The Concerned Women aim to bring biblical principles to public policy, and the Montana office opposes the Missoula ordinance. It's one member of Notmybathroom.com, a group that formed to defeat the local ordinance in large part because of fear sexual offenders will prey on women and children in bathrooms and locker rooms.

Wright couldn't point to places that have counted increases in sexual offenses because of such laws, but she said such data is beside the point.

"It doesn't go back to numbers," Wright said. "It goes back to the issue that people will have legal rights that will trump other people's rights. The right of a woman or a girl to feel safe in a fitting room, a locker, a restroom, their rights will be trumped by a person who is claiming their sexual orientation right has legal protection."

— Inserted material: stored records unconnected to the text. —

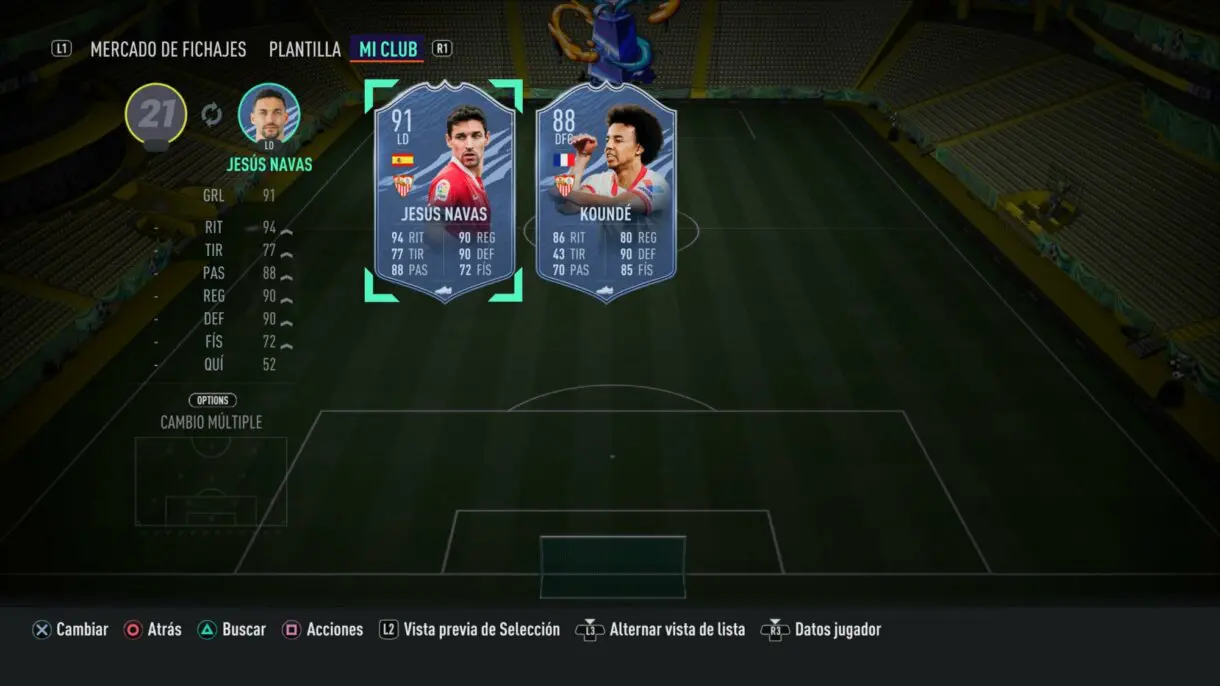 Cartas Jesús Navas y Koundé TOTS FIFA 21 Ultimate Team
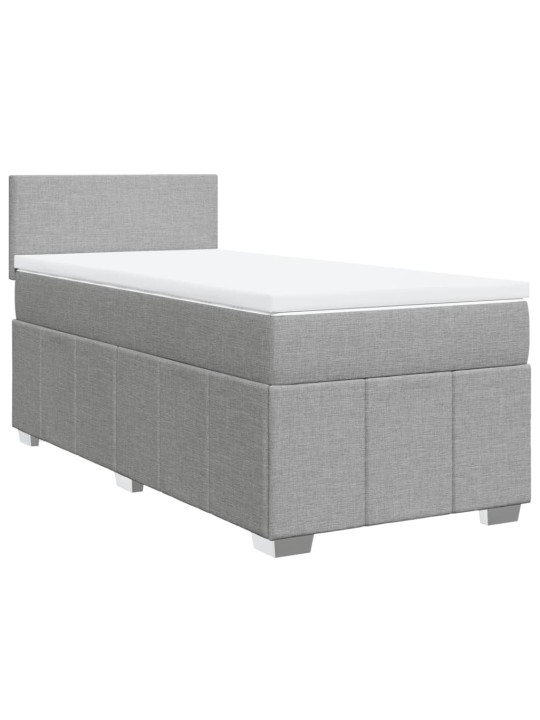 Box spring postel s matrací světle šedá 80 x 200 cm textil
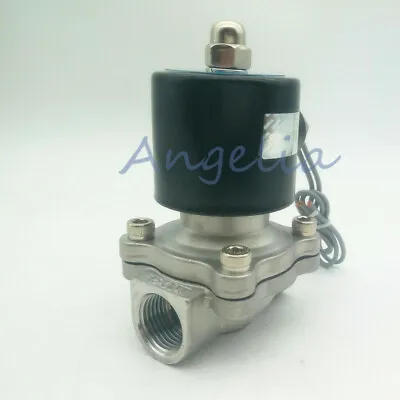 1/2  BSP AC220V 110V DC24V DC12V Stainless Steel 304 Electric Solenoid Valve N/C • £28.19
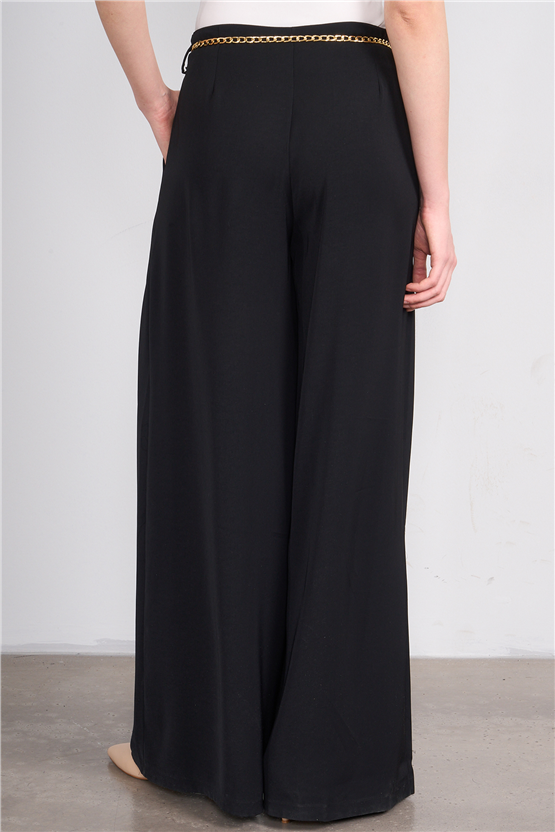 Lefon 031641 Siyah Pervazlı Çift Pile Pantolon 36-42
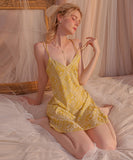 鮮やか パジャマ セクシー ルームウェア 花柄 エロかわいい 高級感 XH8-GR-Q2748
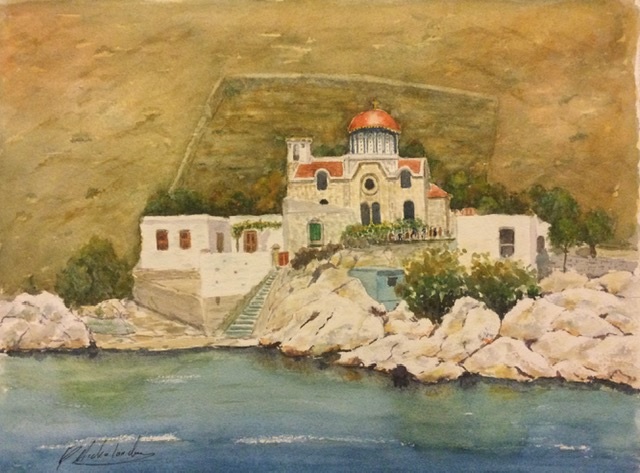 Watercolour Painting by Peter Michalandos titled Seaside Church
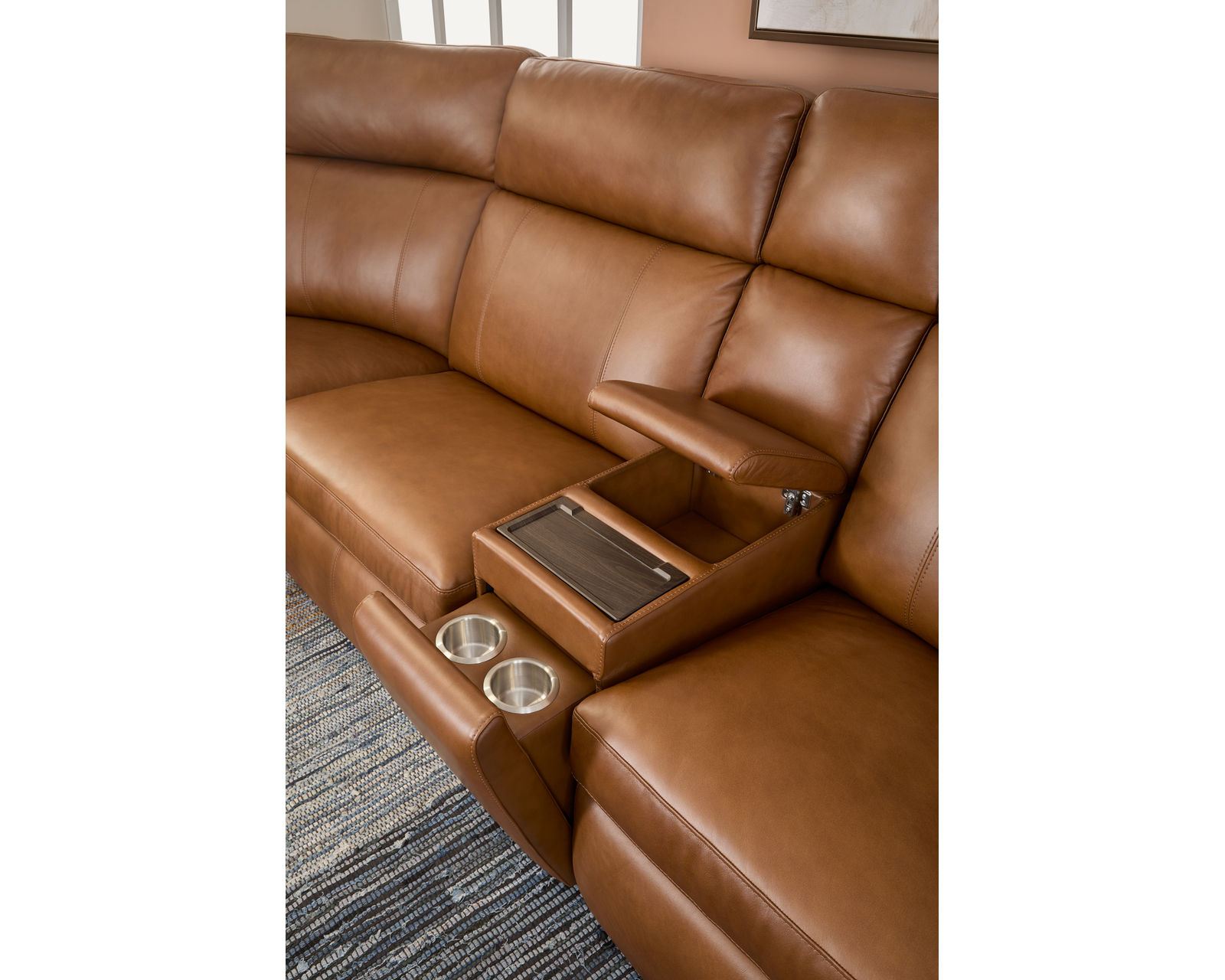 Wyatt 1596 Triple Power Reclining Sectional 705-72 (2 colors) in stock - Entertainment console with wireless charging, pop out cupholders, storage and USB charging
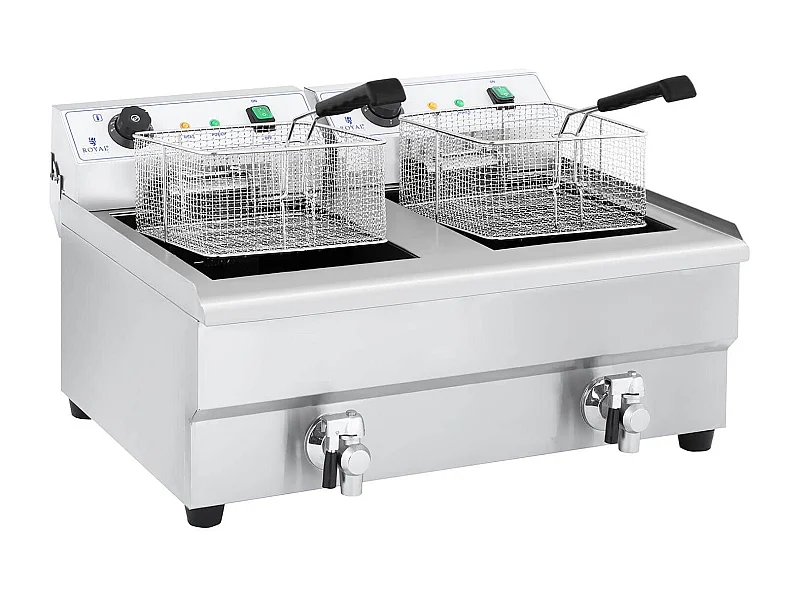 Friggitrice elettrica professionale doppia ristorante 2 x 3 200 watt 2 x 16 litri totali 2 x 12 litri termostato olio 2 rubinetti acciaio inox 14_0003982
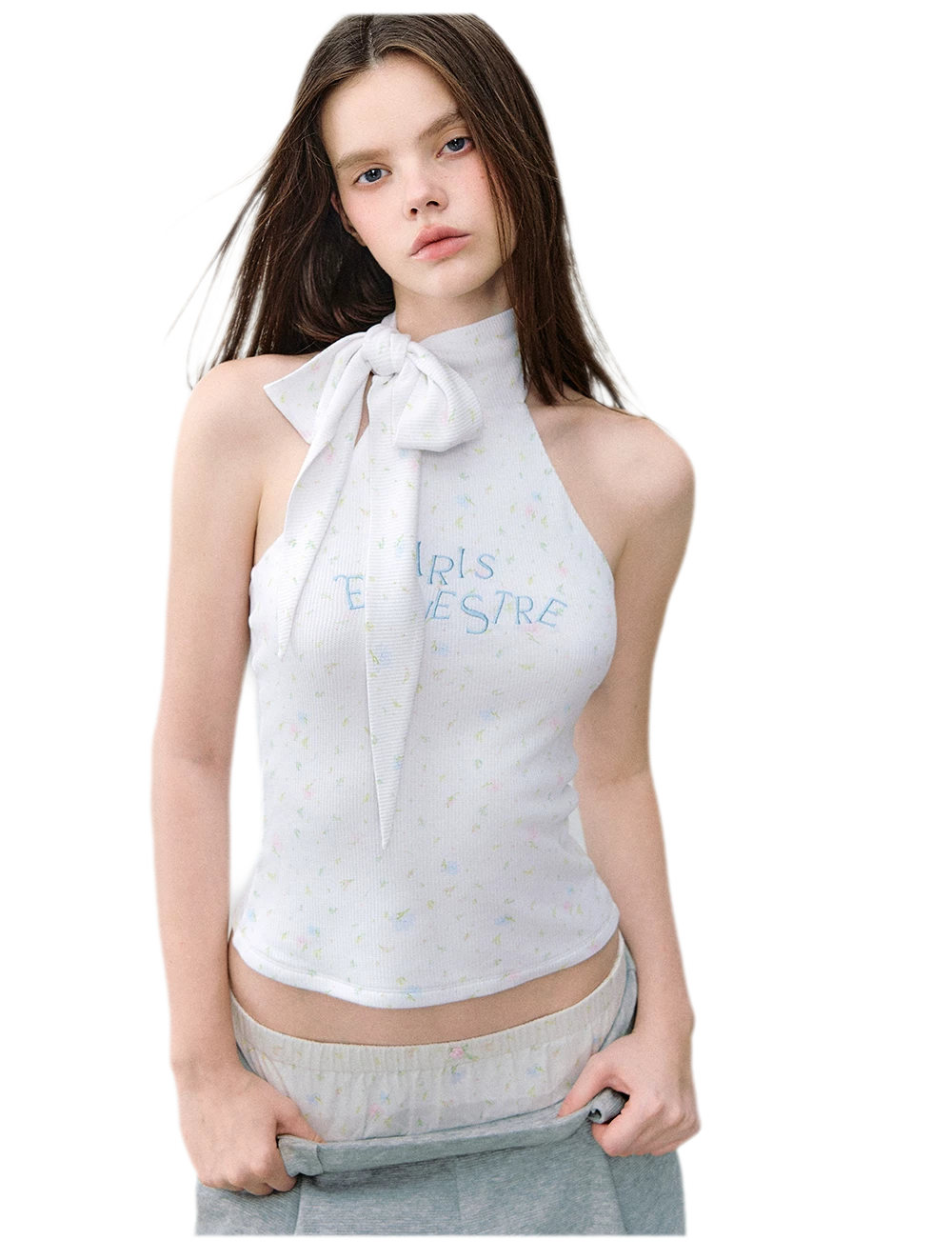 Printed Bow-Tie Halter Cropped Vest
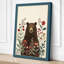 Bear Among Wildflowers Boho - Wrapped Canvas-1852490798-1852490809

She noted as troubling a couple of specific examples where transgender women fought for access to dressing rooms. In one Philadelphia case in 2008, a woman denied access to a fitting room planned to file a complaint against the department store, whose manager agreed to train employees to grant equal access.

Wright said one big reason Concerned Women opposes such laws is because the group does not want local ordinances to be used as stepping stones toward making gay marriage legal and teaching it in the public schools.

In essence, the less society tolerates discrimination against gays, the more likely gay marriage becomes ... and so groups like CWA must fight to protect the right to discriminate.